**Spatial data with images:**

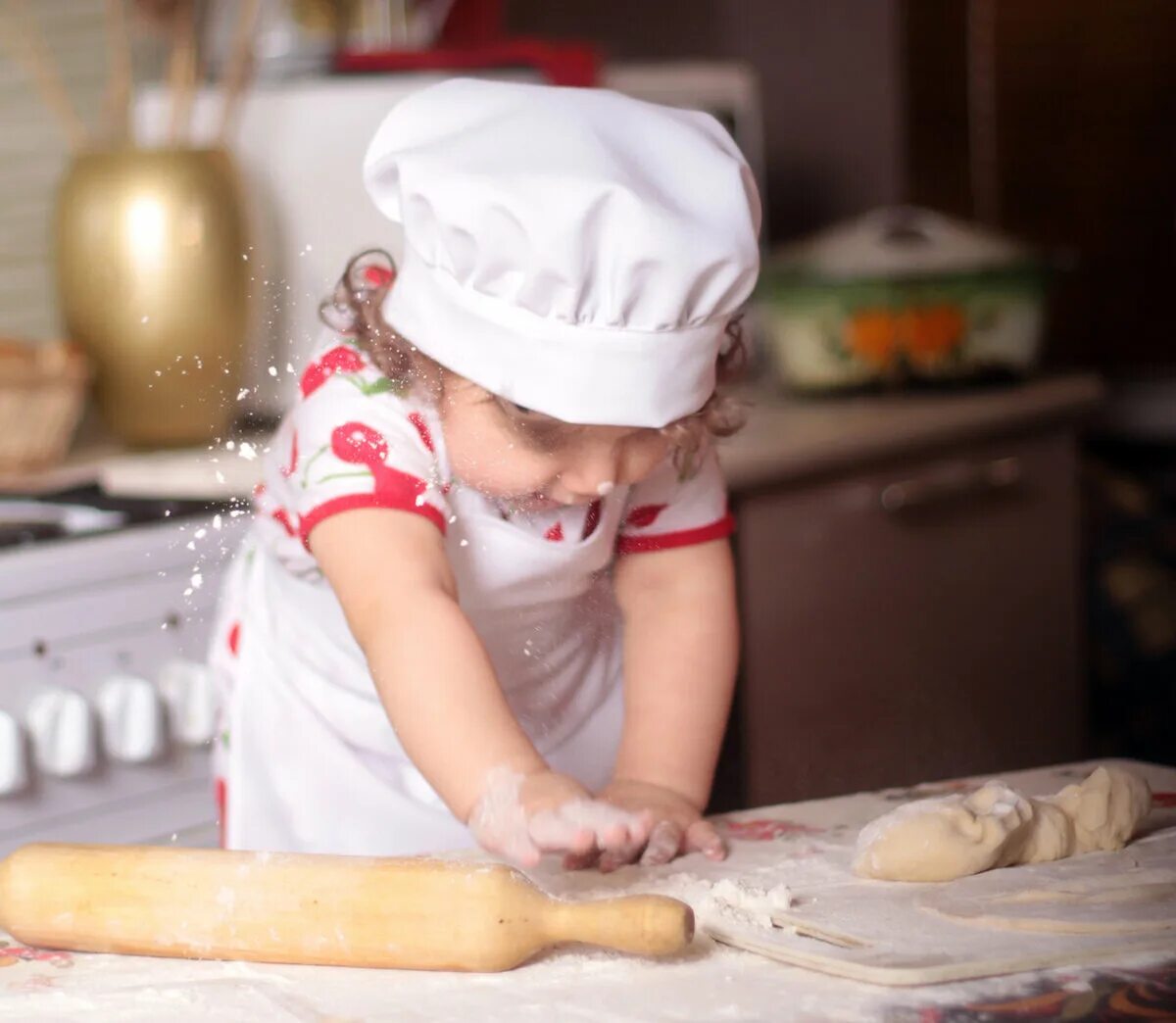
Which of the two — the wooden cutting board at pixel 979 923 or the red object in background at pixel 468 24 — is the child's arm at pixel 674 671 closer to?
the wooden cutting board at pixel 979 923

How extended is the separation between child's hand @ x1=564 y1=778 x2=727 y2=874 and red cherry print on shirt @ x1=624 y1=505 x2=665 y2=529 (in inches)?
3.0

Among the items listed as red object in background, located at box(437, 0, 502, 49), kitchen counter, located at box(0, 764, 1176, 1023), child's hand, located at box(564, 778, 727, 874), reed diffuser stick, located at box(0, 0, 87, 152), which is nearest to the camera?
kitchen counter, located at box(0, 764, 1176, 1023)

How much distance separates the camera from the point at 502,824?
1.32ft

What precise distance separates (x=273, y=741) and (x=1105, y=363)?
1033 millimetres

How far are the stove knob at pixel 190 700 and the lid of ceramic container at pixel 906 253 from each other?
20.9 inches

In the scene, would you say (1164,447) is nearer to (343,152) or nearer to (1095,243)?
(1095,243)

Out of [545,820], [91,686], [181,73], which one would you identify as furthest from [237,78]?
[545,820]

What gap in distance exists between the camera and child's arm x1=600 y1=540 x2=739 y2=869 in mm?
496

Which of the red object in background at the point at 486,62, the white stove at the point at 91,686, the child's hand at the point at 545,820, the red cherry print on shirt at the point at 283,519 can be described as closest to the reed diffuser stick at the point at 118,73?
the red object in background at the point at 486,62

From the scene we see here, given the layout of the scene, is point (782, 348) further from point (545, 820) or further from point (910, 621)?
point (545, 820)

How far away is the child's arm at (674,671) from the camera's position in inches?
19.5

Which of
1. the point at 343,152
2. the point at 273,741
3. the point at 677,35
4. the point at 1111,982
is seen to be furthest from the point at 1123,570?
the point at 1111,982

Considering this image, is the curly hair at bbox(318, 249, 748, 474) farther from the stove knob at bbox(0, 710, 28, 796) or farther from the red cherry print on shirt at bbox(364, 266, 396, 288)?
the stove knob at bbox(0, 710, 28, 796)

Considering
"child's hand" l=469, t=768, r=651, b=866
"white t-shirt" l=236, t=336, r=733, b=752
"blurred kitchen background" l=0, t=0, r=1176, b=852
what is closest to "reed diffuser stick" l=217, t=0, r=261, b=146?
"blurred kitchen background" l=0, t=0, r=1176, b=852
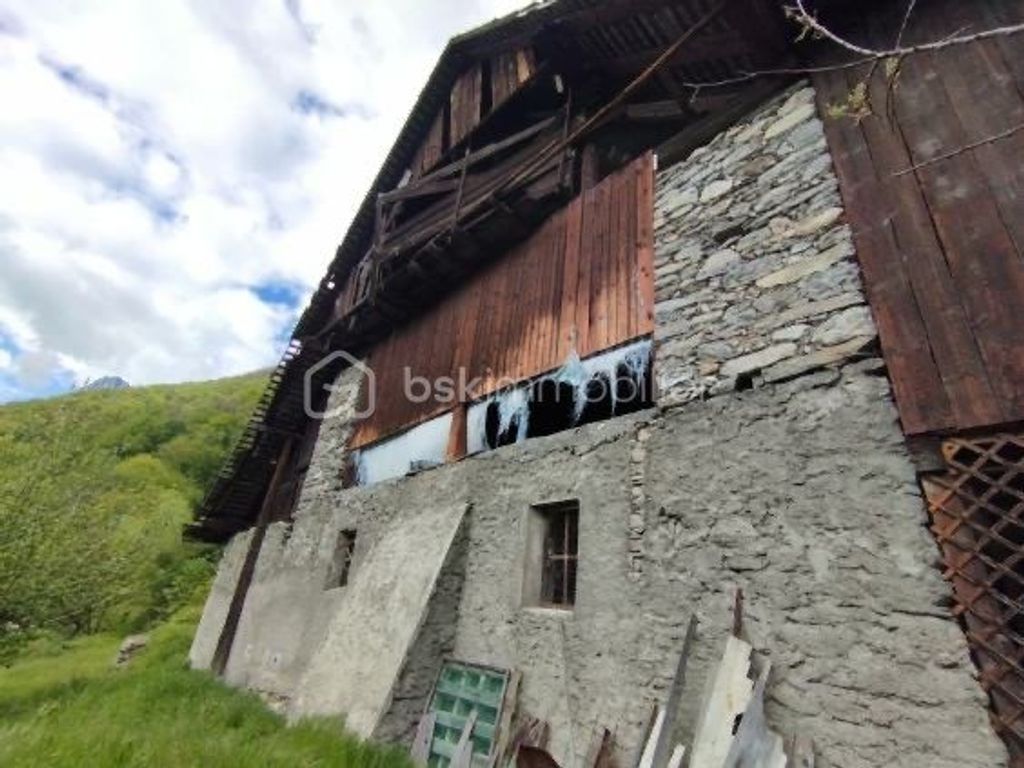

**WHAT IS BEING ASKED:** Substitute "divides" for "separates" in the rows from the line containing "How much distance" through the line containing "20.9 inches", leaving everything else unchanged. Give back only that stretch.

**SOLUTION BELOW:**
How much distance divides the camera from the point at 502,824?
1.32ft

What precise distance divides (x=273, y=741) and (x=1105, y=363)?
1033 millimetres

How far are the stove knob at pixel 190 700 and the lid of ceramic container at pixel 906 253 from each other?
20.9 inches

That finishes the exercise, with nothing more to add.